The philosopher John Locke, who believed that true knowledge of the world could only stem from sensory experiences, thought that blind individuals could never understand the concepts of light and color. Locke, it turns out, was wrong. In a recent PNAS study, blind people demonstrate that they do understand what sighted people process through vision, proving that “visual” ideas don’t actually require sight.
In the study published Tuesday, scientists demonstrated how blind people make visual sense of what they cannot see. While previous studies suggested that the most efficient way for a blind person to know that, say, a flamingo is pink, is to memorize that fact, this study demonstrates that blind people instead look at the world like scientists and make sense of the visual world through a catalogue of clues.

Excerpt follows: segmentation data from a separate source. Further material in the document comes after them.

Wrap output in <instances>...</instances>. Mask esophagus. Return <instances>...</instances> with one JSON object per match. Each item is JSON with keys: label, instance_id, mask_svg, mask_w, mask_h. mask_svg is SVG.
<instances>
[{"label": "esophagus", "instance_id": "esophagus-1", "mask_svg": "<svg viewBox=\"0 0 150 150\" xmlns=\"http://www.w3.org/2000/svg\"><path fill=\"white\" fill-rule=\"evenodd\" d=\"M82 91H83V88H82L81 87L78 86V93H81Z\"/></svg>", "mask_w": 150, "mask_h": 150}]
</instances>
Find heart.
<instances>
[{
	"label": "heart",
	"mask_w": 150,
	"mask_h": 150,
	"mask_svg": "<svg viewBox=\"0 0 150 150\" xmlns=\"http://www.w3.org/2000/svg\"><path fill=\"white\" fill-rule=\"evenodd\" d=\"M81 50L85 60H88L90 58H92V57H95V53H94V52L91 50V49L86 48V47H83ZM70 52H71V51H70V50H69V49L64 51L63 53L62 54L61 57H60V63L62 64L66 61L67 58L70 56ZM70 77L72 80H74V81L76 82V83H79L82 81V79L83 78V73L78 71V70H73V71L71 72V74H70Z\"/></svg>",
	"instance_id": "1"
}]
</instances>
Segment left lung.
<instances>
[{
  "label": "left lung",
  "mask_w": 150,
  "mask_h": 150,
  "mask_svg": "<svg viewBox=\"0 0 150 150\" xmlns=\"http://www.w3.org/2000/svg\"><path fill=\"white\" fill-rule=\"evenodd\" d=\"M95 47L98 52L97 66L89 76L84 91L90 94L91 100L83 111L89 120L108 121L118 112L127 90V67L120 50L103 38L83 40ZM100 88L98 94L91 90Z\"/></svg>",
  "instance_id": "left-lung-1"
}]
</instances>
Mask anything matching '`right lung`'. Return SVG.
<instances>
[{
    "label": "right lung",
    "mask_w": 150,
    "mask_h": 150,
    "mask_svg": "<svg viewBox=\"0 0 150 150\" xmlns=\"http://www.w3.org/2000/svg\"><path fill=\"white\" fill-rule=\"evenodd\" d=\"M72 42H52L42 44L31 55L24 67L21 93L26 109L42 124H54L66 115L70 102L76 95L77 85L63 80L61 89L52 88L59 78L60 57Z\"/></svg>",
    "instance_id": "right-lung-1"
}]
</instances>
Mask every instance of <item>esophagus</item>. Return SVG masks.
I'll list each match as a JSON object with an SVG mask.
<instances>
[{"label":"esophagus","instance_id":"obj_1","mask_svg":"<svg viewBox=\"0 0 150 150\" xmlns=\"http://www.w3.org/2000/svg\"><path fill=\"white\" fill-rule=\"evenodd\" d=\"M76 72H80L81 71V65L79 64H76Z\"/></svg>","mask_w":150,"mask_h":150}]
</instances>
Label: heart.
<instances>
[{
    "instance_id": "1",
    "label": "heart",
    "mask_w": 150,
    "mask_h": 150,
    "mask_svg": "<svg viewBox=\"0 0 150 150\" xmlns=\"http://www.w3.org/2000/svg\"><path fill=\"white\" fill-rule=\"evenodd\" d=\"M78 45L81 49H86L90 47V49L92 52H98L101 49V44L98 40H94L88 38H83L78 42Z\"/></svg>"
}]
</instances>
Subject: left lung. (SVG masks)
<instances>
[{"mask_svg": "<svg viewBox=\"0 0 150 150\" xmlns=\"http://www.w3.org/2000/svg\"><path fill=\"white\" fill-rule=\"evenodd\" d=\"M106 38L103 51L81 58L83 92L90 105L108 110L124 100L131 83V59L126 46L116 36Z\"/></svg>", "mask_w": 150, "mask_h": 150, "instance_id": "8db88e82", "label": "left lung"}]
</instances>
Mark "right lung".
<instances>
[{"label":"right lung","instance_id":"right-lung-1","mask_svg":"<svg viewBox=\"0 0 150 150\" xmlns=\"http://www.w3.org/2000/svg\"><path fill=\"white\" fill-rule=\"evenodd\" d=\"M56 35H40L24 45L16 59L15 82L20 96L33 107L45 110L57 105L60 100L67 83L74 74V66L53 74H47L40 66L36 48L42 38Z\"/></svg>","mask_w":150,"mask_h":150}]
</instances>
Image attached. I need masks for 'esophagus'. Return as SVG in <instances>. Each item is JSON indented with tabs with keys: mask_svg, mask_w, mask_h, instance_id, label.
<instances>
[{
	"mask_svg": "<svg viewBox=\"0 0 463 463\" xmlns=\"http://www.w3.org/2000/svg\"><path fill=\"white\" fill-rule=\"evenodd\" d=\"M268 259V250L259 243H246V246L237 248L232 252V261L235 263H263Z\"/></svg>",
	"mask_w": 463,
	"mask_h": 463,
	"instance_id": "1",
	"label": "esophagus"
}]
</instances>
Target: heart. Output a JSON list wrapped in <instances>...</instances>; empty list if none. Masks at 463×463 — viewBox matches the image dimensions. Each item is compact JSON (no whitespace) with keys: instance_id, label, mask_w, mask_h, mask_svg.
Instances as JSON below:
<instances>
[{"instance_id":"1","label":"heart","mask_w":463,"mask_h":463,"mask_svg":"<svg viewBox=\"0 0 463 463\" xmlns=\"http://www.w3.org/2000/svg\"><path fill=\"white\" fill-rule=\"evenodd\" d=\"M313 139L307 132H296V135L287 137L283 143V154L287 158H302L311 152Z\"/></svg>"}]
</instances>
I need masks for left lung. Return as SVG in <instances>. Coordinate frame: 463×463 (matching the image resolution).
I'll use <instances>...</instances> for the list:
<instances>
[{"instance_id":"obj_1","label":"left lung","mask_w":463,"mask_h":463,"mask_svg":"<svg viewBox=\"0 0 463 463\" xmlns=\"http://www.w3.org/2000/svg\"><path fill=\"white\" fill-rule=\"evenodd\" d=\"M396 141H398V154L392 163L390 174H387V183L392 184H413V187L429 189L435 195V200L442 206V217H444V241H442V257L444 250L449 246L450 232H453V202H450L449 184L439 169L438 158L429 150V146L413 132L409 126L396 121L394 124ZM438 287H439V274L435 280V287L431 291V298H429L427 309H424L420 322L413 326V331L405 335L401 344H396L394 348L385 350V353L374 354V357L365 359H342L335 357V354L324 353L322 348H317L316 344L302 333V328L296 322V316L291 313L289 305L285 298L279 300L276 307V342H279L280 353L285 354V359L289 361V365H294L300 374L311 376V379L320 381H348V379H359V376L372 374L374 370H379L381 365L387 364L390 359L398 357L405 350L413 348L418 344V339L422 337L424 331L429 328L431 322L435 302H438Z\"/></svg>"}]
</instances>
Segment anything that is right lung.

“First-person experience isn’t the only way to develop a rich understanding of the world around us,” co-author and Johns Hopkins doctoral candidate Judy Kim explains. “People often have the intuition that we can’t know what we can’t see.”
This intuition is wrong, as Kim and her colleagues showed by testing 20 blind and 20 sighted adults, all around 30 years old, about their knowledge of animal appearances. The participants were asked to order a variety of animals by size and height and to sort the animals into groups based on shape, skin texture, and color. They were also presented with a group of animals and asked which one was not like the others.
In most cases, the sighted and blind people performed equally well on the test. They sorted the animals in predominantly the same way, and both agreed on which physical features comprised the predominant description of each group of animals. For example, both blind and sighted people described dolphins and sharks to be of similar shape.
What the two groups disagreed about the most was, strangely, the factor that the researchers hypothesized would be the most agreed upon: Color. Sighted participants sometimes had trouble describing the shape of an animal, but they always readily provided its color. Blind people did not. This outcome refuted the “learn-by-description” hypothesis, which posits that blind people learn about objects by hearing the way other people describe them. If this were the case, then the blind participants should have been able to identify color easily, since sighted people seem to always include color in their descriptions.
But color is what blind individuals were least able to identify. And so, the researchers argue that the “learn-by-description” hypothesis must be incorrect and that blind people must gather visual information in a different way: By deducing it from existing knowledge about an object and details related to it.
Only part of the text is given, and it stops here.